US 11,941,397 B1
Machine instructions for decoding acceleration including fuse input instructions to fuse multiple JPEG data blocks together to take advantage of a full SIMD width of a processor
Xiaodan Tan, Mountain View, CA (US); and Paul Gilbert Meyer, Jericho, VT (US)
Assigned to Amazon Technologies, Inc., Seattle, WA (US)
Filed by Amazon Technologies, Inc., Seattle, WA (US)
Filed on May 31, 2022, as Appl. No. 17/804,796.
Int. Cl.
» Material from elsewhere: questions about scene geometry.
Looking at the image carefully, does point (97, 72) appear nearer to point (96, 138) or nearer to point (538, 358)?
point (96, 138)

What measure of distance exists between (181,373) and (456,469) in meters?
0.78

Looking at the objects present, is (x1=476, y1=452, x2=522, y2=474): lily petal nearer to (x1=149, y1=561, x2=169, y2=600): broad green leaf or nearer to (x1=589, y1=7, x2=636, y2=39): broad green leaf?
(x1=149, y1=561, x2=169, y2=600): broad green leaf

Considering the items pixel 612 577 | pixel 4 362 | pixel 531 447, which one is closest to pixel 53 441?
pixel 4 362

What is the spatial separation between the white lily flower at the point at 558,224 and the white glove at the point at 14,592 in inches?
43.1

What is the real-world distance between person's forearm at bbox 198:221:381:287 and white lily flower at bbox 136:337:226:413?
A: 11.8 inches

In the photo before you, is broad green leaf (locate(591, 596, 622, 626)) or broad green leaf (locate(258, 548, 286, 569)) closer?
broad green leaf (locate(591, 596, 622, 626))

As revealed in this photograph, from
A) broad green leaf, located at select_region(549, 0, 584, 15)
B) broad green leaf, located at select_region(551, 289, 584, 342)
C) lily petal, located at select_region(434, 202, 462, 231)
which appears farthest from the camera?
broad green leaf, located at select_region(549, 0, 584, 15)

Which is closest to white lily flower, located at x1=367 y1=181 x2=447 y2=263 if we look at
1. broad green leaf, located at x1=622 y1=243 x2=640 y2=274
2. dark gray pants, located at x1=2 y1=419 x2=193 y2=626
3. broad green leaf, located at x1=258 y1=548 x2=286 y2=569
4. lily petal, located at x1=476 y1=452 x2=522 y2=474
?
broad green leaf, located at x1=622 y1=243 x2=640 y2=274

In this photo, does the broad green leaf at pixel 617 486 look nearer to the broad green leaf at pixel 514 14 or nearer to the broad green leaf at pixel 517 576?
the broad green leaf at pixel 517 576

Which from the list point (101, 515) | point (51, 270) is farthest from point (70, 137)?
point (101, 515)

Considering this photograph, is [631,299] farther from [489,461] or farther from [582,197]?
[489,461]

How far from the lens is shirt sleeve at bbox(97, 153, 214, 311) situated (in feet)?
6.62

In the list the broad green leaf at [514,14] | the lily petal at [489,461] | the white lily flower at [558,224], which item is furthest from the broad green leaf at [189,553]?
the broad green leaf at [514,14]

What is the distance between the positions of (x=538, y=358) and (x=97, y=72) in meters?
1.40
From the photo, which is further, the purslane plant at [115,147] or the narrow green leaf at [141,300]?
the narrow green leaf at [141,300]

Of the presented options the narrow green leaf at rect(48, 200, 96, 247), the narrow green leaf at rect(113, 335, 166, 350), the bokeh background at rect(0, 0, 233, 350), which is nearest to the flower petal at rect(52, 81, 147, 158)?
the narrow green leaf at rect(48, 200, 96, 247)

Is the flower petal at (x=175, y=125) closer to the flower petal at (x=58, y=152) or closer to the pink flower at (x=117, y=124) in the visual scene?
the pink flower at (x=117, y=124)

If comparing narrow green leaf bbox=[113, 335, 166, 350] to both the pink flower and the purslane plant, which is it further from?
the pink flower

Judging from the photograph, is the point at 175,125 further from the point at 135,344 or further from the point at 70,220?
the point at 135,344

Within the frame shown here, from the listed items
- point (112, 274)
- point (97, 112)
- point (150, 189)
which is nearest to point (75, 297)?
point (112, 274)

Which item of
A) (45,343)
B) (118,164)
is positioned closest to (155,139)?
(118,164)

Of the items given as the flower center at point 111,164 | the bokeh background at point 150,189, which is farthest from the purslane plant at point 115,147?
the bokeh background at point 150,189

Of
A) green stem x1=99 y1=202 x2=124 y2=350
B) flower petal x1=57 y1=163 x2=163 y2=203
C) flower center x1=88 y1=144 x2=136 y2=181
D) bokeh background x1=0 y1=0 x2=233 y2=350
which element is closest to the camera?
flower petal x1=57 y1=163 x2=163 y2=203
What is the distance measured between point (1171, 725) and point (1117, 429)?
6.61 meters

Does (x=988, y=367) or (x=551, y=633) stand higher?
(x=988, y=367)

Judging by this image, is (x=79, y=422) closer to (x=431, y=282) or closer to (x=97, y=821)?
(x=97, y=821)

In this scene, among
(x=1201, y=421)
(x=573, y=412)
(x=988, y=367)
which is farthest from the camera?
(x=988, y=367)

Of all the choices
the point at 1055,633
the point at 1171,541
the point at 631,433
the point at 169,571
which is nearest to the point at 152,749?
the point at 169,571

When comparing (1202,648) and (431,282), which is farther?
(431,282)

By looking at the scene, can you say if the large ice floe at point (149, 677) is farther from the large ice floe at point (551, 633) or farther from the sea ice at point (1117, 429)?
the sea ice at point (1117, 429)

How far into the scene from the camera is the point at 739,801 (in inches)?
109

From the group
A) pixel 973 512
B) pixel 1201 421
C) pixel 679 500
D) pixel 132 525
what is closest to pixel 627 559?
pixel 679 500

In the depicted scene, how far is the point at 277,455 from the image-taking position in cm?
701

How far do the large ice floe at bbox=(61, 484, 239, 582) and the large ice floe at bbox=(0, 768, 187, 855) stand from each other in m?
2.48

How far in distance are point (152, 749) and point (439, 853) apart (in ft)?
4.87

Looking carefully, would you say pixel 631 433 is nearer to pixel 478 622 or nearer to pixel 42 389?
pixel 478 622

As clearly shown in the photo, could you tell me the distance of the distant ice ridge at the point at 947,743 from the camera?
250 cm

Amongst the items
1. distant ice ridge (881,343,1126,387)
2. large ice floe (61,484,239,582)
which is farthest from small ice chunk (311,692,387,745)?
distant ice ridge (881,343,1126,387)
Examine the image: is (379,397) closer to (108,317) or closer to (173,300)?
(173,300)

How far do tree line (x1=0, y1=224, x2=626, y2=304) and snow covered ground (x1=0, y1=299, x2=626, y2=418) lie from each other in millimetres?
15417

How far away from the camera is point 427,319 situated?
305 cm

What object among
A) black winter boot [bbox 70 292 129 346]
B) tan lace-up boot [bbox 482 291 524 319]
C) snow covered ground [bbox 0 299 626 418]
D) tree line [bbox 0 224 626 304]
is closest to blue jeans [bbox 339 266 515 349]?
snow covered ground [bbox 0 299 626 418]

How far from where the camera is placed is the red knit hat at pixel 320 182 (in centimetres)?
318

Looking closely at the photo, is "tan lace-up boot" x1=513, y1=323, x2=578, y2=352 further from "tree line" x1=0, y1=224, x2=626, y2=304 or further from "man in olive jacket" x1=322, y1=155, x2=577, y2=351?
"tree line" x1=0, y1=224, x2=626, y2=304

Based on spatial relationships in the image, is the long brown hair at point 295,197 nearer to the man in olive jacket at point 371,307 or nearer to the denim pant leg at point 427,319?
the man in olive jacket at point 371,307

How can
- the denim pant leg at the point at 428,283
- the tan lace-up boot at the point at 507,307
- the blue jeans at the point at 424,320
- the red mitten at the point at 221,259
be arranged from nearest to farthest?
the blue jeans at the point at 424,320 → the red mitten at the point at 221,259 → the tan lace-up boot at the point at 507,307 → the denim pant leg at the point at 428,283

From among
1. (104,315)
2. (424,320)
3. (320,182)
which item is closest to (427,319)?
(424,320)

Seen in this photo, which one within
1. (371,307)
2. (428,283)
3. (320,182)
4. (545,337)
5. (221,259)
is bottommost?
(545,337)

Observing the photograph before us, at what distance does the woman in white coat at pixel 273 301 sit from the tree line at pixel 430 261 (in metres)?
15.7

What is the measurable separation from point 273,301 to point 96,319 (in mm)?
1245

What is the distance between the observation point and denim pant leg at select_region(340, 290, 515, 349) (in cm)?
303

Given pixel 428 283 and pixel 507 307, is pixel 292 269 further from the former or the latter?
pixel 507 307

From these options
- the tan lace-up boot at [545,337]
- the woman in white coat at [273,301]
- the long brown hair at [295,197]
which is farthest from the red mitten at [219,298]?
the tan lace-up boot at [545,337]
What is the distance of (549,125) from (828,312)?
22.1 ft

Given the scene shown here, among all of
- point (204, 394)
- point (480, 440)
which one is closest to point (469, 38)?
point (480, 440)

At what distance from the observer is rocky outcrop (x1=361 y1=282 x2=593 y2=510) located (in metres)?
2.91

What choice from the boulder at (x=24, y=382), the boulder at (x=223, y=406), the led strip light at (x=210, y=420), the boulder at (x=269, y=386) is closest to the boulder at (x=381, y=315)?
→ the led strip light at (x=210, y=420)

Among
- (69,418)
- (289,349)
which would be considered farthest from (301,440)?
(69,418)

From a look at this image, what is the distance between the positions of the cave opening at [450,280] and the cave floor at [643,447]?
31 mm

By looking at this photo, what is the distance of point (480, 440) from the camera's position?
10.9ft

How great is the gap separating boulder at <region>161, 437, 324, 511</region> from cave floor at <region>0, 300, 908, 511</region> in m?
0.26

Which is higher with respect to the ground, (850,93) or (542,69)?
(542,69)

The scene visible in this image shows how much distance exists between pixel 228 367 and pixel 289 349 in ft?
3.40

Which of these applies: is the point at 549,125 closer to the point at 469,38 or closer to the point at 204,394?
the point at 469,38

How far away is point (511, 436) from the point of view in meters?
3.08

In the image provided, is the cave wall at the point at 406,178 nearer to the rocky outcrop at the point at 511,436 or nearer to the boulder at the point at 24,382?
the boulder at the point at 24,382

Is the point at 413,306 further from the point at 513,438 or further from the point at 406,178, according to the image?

G06F 9/30 (2018.01); G06F 9/38 (2018.01)
CPC G06F 9/30101 (2013.01) [G06F 9/3001 (2013.01); G06F 9/30032 (2013.01); G06F 9/30036 (2013.01); G06F 9/30043 (2013.01); G06F 9/3887 (2013.01)] 20 Claims
OG exemplary drawing
 
5. A computer-implemented method comprising:
retrieving, by an execution unit of a processor, a set of machine instructions from an instruction queue of the processor; and
executing each of the machine instructions on the processor, wherein the set of machine instructions includes a fuse input instruction (FI), the fuse input instruction having a first FI input vector, a second FI input vector, and a FI select input to generate a first FI output vector and a second FI output vector,
wherein the fuse input instruction selects a portion of the first FI input vector and a portion of the second FI input vector based on the FI select input, sign extends the selected portion of the first FI input vector and the selected portion of the second FI input vector, and shuffles data elements of the sign extended portion of the first FI input vector with data elements of the sign extended portion of the second FI input vector to generate the first and second FI output vectors.